Could you convert the part of the listing from the line containing "Which do you think, of" down to the line containing "3607 millimetres" into a JSON list of strings, one string per line, with blank lines omitted?
>> start DATASET CONTENT
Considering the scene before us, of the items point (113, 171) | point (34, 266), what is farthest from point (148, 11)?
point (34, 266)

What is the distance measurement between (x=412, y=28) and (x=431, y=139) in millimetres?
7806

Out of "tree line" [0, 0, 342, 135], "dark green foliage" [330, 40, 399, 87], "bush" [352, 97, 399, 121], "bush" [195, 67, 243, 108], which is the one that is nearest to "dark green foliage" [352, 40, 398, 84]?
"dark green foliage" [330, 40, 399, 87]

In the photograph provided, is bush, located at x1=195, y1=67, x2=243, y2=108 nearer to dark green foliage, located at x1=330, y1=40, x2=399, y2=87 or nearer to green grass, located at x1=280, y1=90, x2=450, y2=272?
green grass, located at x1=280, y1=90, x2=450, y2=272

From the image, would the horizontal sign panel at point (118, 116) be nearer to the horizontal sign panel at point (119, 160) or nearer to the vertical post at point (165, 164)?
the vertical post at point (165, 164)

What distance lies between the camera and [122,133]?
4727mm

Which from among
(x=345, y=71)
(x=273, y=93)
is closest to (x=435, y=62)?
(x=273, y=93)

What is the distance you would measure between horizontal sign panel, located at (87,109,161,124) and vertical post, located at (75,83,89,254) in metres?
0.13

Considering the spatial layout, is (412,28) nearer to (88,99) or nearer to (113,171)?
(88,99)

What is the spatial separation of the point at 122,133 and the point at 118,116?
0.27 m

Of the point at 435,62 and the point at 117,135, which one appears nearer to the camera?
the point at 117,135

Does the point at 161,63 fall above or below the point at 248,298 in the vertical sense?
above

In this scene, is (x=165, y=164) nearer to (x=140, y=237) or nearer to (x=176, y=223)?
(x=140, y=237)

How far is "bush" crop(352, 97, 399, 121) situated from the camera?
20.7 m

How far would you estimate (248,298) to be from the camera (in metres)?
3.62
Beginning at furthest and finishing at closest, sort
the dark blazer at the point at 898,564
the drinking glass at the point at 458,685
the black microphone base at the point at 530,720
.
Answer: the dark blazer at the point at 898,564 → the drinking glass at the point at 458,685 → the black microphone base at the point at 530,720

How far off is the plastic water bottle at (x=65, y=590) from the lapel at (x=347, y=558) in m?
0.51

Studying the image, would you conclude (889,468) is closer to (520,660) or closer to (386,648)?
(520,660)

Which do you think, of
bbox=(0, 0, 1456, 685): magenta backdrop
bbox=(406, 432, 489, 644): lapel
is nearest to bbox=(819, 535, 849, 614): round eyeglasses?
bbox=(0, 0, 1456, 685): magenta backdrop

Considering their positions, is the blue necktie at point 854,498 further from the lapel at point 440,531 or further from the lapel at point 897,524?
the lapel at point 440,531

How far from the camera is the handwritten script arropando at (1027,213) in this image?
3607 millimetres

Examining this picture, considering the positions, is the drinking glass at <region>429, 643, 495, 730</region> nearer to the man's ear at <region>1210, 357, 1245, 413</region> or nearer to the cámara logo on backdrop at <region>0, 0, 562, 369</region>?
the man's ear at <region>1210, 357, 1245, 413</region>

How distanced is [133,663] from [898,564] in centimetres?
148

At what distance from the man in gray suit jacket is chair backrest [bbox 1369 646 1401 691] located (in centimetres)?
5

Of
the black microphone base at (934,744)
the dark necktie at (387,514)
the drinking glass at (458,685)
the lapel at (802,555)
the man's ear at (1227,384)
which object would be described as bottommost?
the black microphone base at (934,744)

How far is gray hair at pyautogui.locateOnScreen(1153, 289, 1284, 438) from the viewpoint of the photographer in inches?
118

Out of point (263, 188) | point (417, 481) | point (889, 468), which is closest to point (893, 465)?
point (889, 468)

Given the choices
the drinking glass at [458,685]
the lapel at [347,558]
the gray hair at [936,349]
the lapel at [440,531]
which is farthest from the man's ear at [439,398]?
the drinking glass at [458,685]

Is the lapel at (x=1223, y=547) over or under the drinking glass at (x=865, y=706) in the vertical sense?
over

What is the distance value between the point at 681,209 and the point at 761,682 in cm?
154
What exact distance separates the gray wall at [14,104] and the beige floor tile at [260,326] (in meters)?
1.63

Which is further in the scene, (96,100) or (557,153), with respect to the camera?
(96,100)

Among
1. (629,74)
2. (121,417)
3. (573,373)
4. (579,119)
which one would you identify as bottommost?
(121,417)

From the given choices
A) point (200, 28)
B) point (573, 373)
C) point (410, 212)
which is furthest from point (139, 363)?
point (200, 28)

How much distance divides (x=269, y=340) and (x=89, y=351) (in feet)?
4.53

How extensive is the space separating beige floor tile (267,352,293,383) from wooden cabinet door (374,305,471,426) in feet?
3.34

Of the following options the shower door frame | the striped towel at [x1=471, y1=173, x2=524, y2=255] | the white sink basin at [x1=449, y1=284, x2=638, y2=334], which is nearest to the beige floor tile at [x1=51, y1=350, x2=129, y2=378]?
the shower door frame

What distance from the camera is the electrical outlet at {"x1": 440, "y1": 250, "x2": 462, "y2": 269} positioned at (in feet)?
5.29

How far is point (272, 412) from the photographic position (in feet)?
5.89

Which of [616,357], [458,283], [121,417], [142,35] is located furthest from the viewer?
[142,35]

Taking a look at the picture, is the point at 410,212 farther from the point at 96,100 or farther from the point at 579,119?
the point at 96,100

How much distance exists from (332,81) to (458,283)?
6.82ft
>> end DATASET CONTENT
● WRITTEN RESPONSE
[
  "Which do you think, of",
  "bbox=(0, 0, 1456, 685): magenta backdrop",
  "bbox=(406, 432, 489, 644): lapel",
  "is nearest to bbox=(819, 535, 849, 614): round eyeglasses?",
  "bbox=(0, 0, 1456, 685): magenta backdrop",
  "Considering their positions, is the blue necktie at point 854,498 further from the lapel at point 440,531 or further from the lapel at point 897,524?",
  "the lapel at point 440,531",
  "How far from the camera is the handwritten script arropando at (1027,213) in this image?",
  "3607 millimetres"
]